CalPERS’ property returns decline after ‘extraordinary’ year

Real estate helped to fuel the $262.7 billion pension plan’s overall portfolio performance rebound during fiscal year 2012-13, but property returns were down from the outsized results of the previous 12-month period.


The California Public Employees’ Retirement System (CalPERS) reported another solid performance for real estate in its preliminary returns for the fiscal year ended June 30. Investments in income-producing properties such as office, industrial and retail assets generated an 11.2 percent return, outperforming the pension system’s benchmark by 1.4 percent.

The pension system identified the strong showings in real estate and global public equity as the drivers for the 12.5 percent gain for its overall portfolio, which held more than $257.8 billion in assets as of June and outperformed its benchmark by 1.5 percentage points. The total return for fiscal year 2012-13 was up from a 1 percent overall return for the previous fiscal year, but still down from a 20.7 percent overall return during fiscal year 2010-11.

During a call with reporters yesterday, Joe Dear, CalPERS’ chief investment officer, highlighted the pension system’s 11.1 percent return for the three years ending June 30, outperforming its benchmark by 43 basis points. “This is a noteworthy result because it’s the first time in years that the longer-term performance of the fund has exceeded its benchmark,” he said. He also noted that the shortfall in real estate had narrowed dramatically during that period, from 1,400 basis points to 158 basis points.  

However, CalPERS’ most recent fiscal-year performance in real estate was less robust than its results from fiscal year 2011-12, when the pension plan reported a 15.9 percent gain in the asset class, beating its benchmark, the NCREIF Fund Index – Open End Diversified Core Equity (ODCE), by more than three percent. And while real estate was the best-performing asset during that fiscal year, it was the third-strongest in fiscal year 2012-2013, behind public equity, which generated a 19 percent return, and private equity, which yielded 13.6 percent but lagged its benchmark.

Ted Eliopoulos, CalPERS’ head of real assets, attributed the difference in real estate performance over the two fiscal years to the outsized earnings from fiscal year 2011-12. “Last year’s returns for our benchmark and for our portfolio were quite extraordinary – a very, very strong year,” he explained. 

The benchmark return, however, has moderated over the past year by approximately 150 basis points, with the pension plan’s property portfolio reflecting a similar moderation. “It reflects a very strong marketplace, but a slight moderation on the appreciation, both in our benchmark and our portfolio, from last year,” Eliopoulos said.

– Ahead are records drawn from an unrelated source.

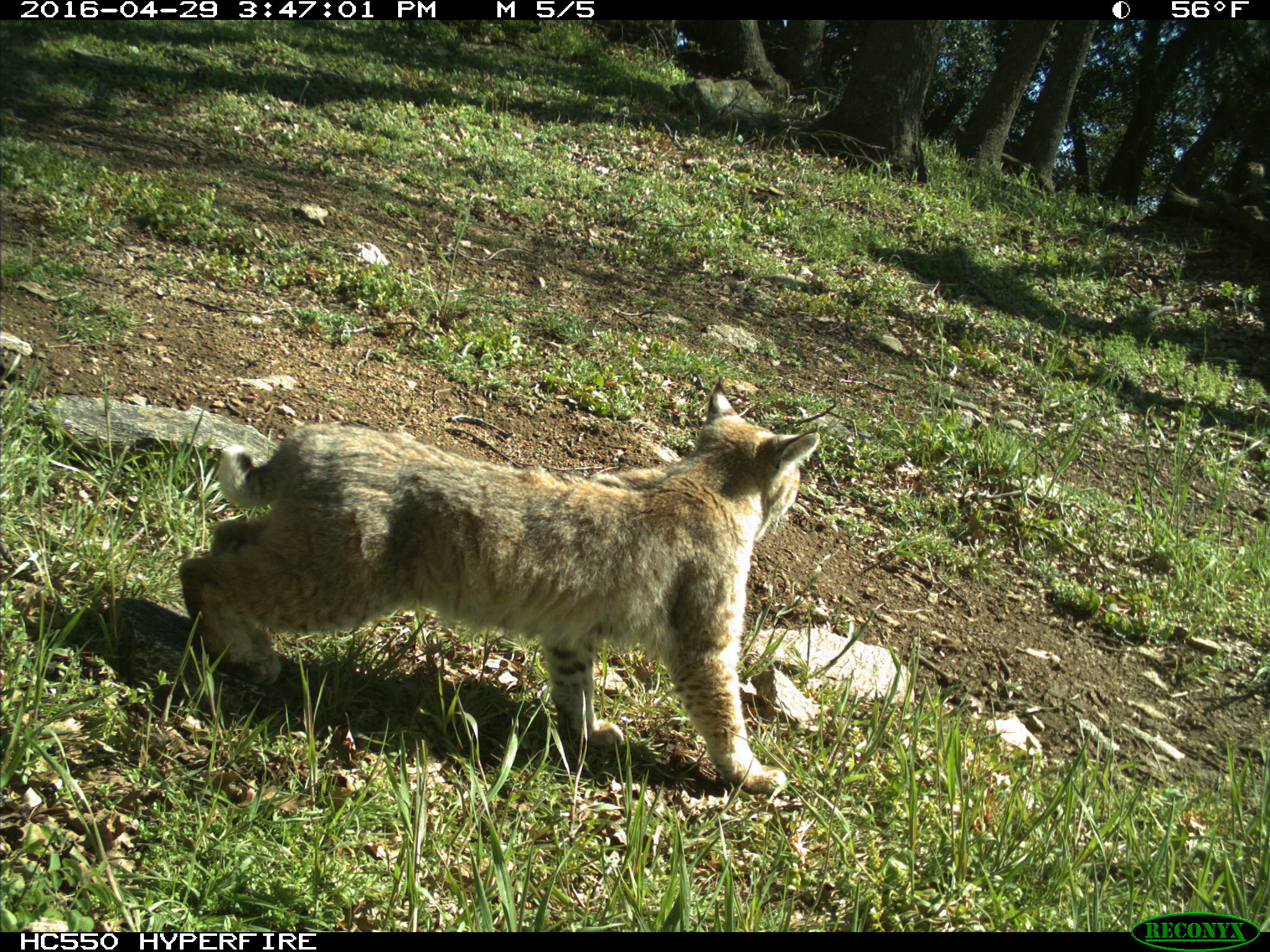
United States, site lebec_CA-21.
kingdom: Animalia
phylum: Chordata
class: Mammalia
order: Carnivora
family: Felidae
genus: Lynx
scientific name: Lynx rufus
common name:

CalPERS’ real estate portfolio grew from $21 billion to $22.5 billion over the past fiscal year, representing approximately 8.7 percent of its total assets. Property holdings consist of both a so-called strategic portfolio of primarily income-generating core properties in US retail, office, industrial and multifamily housing and a so-called legacy portfolio of non-core opportunistic assets, which it plans to wind down over the next several years, according to a five-year strategic real estate plan that was adopted in 2011. 

The strategic portfolio earned a return of 13.57 percent for the 12-month period ended June 30, outperforming its 10.28 percent benchmark. That group of real estate assets also grew 22 percent in size from $13 billion to nearly $16 billion, growing from 55 percent of the total real estate portfolio to slightly more than 70 percent. Meanwhile, the legacy portfolio shrank to approximately 30 percent of the overall property portfolio and returned 5.84 percent, falling short of its 10.28 percent benchmark. By comparison, the strategic portfolio generated a 22.26 percent return during the prior fiscal year, while the legacy portfolio returned 9.46 percent.